You can't see why an ADHD diagnosis (which isn't hard to get) no longer being a quick ticket to getting amphetamines--one of the most commonly sought-after and regularly abused class drugs since the 1930s--would be a desirable state of affairs? Are you not aware of the adverse health affects they have (cardiovascular, neurological, e.g., Parkinson's, dental, bone density)?
> it seems like 50% don't respond to Strattera
It's seems more like people take longer to respond to Strattera and either don't want to wait, or just want the amphetamines.
> It's seems more like people take longer to respond to Strattera and either don't want to wait, or just want the amphetamines.
No. Not all drugs are effective for everyone, this includes different stimulants.
But more than that what is the condition, if the only means we have of defining it is a subjective biased interpretation by an individual?
I am sure there are differences in brain chemistry that make one more stimulated, more long term goal oriented, and etc, but given the complexity of the human brain, and our lack of understanding/tools to measure, its not clear to me we should be so sure given any patients failure can be directly attributed to a singular condition.
This isn't to say that those conditions aren't precisely defined or that they aren't real, but they might be at least partially a product of our society.
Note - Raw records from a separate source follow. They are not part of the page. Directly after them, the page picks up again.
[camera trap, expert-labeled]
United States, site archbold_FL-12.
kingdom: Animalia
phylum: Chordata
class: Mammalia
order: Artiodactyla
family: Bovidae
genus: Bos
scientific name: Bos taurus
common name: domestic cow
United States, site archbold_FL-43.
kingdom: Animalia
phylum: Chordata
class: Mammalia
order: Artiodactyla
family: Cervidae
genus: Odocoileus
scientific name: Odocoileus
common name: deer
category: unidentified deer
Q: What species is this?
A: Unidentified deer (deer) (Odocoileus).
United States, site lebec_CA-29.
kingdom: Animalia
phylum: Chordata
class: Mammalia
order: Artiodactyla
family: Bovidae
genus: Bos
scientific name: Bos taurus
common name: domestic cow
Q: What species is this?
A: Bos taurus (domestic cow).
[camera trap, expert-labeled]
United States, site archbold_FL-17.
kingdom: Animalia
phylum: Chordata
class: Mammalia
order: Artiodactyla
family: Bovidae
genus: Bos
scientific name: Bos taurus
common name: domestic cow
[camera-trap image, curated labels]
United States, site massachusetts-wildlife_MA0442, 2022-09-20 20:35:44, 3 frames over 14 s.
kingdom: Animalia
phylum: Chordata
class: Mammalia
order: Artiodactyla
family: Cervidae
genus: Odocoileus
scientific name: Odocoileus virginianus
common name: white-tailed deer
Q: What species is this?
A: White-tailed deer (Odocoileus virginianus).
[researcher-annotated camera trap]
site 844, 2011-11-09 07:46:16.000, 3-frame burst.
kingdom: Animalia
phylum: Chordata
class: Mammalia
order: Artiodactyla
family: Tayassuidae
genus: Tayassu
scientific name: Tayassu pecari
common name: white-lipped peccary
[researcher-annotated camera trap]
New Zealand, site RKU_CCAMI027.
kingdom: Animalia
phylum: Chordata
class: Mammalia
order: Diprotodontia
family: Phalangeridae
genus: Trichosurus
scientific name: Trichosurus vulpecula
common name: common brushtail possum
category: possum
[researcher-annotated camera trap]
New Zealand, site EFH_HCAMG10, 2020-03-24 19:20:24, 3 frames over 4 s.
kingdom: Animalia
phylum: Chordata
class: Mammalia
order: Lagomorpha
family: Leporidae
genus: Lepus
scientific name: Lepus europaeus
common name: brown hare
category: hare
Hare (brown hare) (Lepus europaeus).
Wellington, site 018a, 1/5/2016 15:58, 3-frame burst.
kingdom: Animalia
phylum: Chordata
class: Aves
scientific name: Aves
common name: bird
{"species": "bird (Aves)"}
Your skepticism about whether an issue "can be directly attributed to a singular condition" is just good medicine. As conditions are studied more, often it's discovered that it's actually a few different conditions that share some symptoms. Maybe all of these sometimes wishy-washy "we didn't have this when I was a kid" conditions are just medicine learning more about the mind.
[1]: https://neurodivergentinsights.com/misdiagnosis-monday/adhd-...
You might ask how I know I don't have it. No one really cared about other symptoms I exhibited: chronic insomnia foremost, and some anxiety. Once I got a handle on that with non-pharmaceutical interventions, my focus was fine.
And to the extent that insomnia was given any credence, it's to push pills. Generously you could say practitioners default to that because it's so often demanded by clientele, they want to just press a button to make problems go away. But they just don't bother giving you an alternative.
edit: would also mention, the first time I was diagnosed as a young child was because I was a bored daydreamer who didn't always pay attention to the teacher. This is what we're treating as a weakness to be rooted out.